Why will we have to say fieldnames(typeof(v)) instead of fieldnames(v)?

Sorry for being dense, but what is this ambiguity? I don’t understand it.

If the input is a type, then return the field names. If it is not, then return the field names of the type of the input.

I’m not upset about this change, and I can appreciate the argument that the new behaviour is a bit more logically rigorous, but I flat out cannot see where the ambiguity is.

1 Like

Because a type is also a value and it’s type has it’s own fields.

So what? You return the field names of whatever type is passed in, except when it’s not a type at all.

2 Likes

So that’s the ambiguity. This is literally your question.
Edit: and since it was apparently not obvious to everyone, I don’t like your tone. Please be more polite.

So simple, so logical, so non-breaking.

1 Like

And more importantly, so ambiguous and so dangerous.

As someone working with types as values a lot I’m happy to see this change. Let’s say, we have a type like this:

struct Foo 
    x::Int 
end

foo = Foo(108)

(Visual spatial reasoning items)
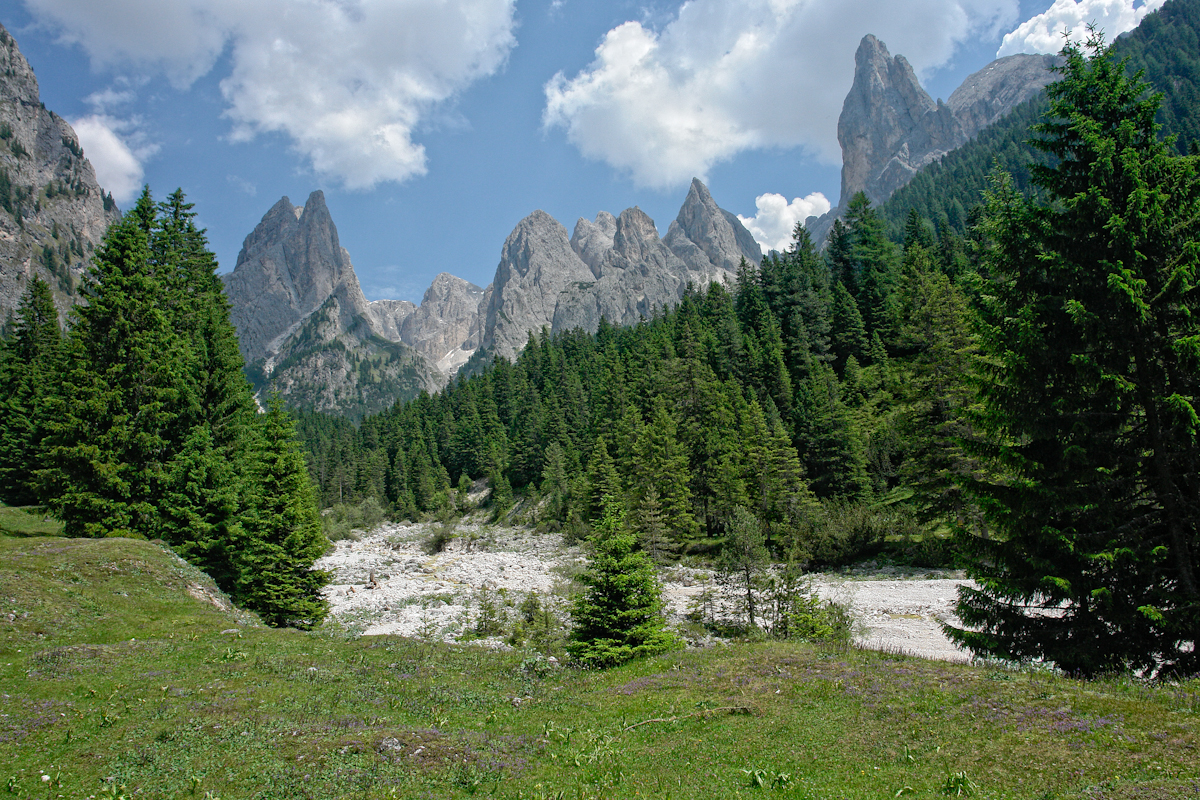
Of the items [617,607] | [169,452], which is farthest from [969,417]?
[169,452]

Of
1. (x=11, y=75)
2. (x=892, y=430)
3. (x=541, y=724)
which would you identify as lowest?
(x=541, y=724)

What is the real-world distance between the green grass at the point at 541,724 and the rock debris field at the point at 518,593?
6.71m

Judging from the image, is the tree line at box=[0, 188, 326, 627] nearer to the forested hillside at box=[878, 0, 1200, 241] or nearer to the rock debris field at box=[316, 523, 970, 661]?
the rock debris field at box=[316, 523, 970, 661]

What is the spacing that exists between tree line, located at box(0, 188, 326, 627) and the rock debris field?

REQUIREMENT 1:
Answer these questions about the fieldnames forum thread:
(a) What call does the first post say will be needed instead of fieldnames(v)?
(b) What reason does the reply beginning "Because a type" give for the ambiguity?
(c) What integer is passed to Foo in the last line of the code?
REQUIREMENT 2:
Echo the passage of the fieldnames forum thread starting with "I’m not upset" and going on through "be more polite.".
REQUIREMENT 3:
List every adjective in the fieldnames forum thread that directly follows the word "so".

TASK SOLUTION 1:
(a) fieldnames(typeof(v))
(b) A type is also a value, and its type has its own fields.
(c) 108

TASK SOLUTION 2:
I’m not upset about this change, and I can appreciate the argument that the new behaviour is a bit more logically rigorous, but I flat out cannot see where the ambiguity is.

1 Like

Because a type is also a value and it’s type has it’s own fields.

So what? You return the field names of whatever type is passed in, except when it’s not a type at all.

2 Likes

So that’s the ambiguity. This is literally your question.
Edit: and since it was apparently not obvious to everyone, I don’t like your tone. Please be more polite.

TASK SOLUTION 3:
simple, logical, non-breaking, ambiguous, dangerous